In this, you sense a person alive to the world — bristling, open, delighting in risk-taking. You can almost hear the gears in her brain clicking with glee on the realisation that Bieber and Buber are the alternative spellings of the same German surname. As she says in her footnote: “Who am I to ignore these hints from the universe?”

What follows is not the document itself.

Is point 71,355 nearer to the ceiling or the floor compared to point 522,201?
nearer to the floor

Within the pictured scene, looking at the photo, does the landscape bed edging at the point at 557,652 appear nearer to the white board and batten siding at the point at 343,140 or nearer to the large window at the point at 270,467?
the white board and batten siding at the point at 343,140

It’s this earnestness matched with the capacious wide-angled view with which Smith sees the world, despite all the crumbling, that propels her curiosity. Who else has the audacity to compare Prince to Keats, Michael Jackson to Byron? Who else is going to jump from The Polar Express to Schopenhauer’s On the Suffering of the World ? Multiculturalism, which has been Smith’s great project since White Teeth , are central to these essays. Enshrined in them is the glory of cultural hotchpotchness — the pop, the profound and the Prozac, all snuggled up together.

 

 

These essays were written during the Obama years, and the multicultural dream Smith writes of has since been fairly shredded. Rather than point fingers at other peoples’ narrowness though, she points first to herself. Here is Zadie walking around a record shop in Canada, depressed by her ignorance. Here is Zadie at a dinner party seated next to a woman who has children and knows a lot about novels and French wine and Renaissance painters and The English Civil War, and she thinks, Where does she find the time? Here is Zadie with her best friend Sarah — their kids running crazily around the house while they get slowly pissed on a bottle of white wine, falling through an Alice in Wonderland looking glass–type “retrospective swirl” about her own mother and what her concerns might have been. Because now she has become that woman who, when the kids get on her nerves, goes silent and stares at a wall because she just can’t take one more second of it.

It’s a truthfulness and vulnerability writers rarely reveal. Which is why, although I would like to extend a deep and gracious bow to Ms Smith, I offer only a casual genuflection, because, as she has so wisely said: “The worst possible thing for an artist is to exist as a feature of somebody else’s epiphany.”